天使はワガママに決まってる
「応援…してるの…?莉奈…っ」
「え?柚子……?」
祐唯の問いかけに、私は答えられなかった。
胸を抑え、涙を浮かべる私を見て
目を丸くする祐唯。
ごめんねと言いたくても、それさえ言葉にできない。
「大丈夫?!お、俺…何か言ったかな?!
体調悪いとか?保健室行く?!」
私の目の前であたふたする祐唯のその提案に
私は小さく頷いた。
体調は決して悪くないが、保健室で一人になりたかった。
「う…うん…。

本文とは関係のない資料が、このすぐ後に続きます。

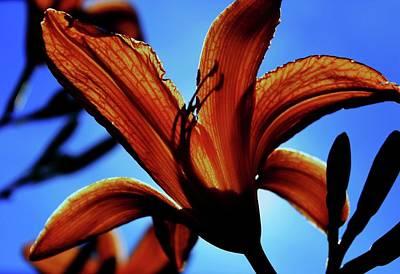 Tangerine Sky Print by Toni Jackson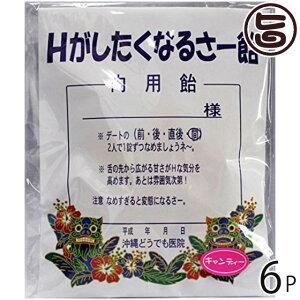 Hがしたくなるさー飴 12個×6袋 沖縄 パロディ 人気 土産 沖縄 おもしろ パロディ 人気 土産 ハロウィン クリスマス 送料無料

ごめん、連れて行ってくれる…?」
「お、おぉ!俺の腕に掴まって!」
「うん…ありが、と」
祐唯の腕に掴まって、ゆっくりと教室を出ていく。
周囲の生徒は驚いたようにこちらを見ていたが
そんなもの何も気にならない。
ただ溢れる涙を、どうにかしなければならないと思った。
「うっ…うぅ…っ」
「大丈夫かよ柚子!」
まだ心臓が痛くて、涙が出た。
ようやく保健室に辿りついた時には
昼休みは終わってしまっていた。
祐唯に申し訳ないと思いつつ、保健室に足を踏み入れる。
そこには先生も誰もいなかった。
ごめん、と一言弱々しく謝って
心配してくれている祐唯を保健室から追い出した。
今は一人になりたい。
祐唯は私の気持ちを察してか、静かに保健室を後にした。
「はぁ…。」
莉奈のことが頭を巡る。
何で莉奈は、わざわざあんなことを言ったのだろう。
自分の気持ちを殺してまでなんて――
彼女には似合わない。
保健室のベッドに腰かけて
何度も溜め息を吐く。
やたらとその溜め息は大きく聞こえた。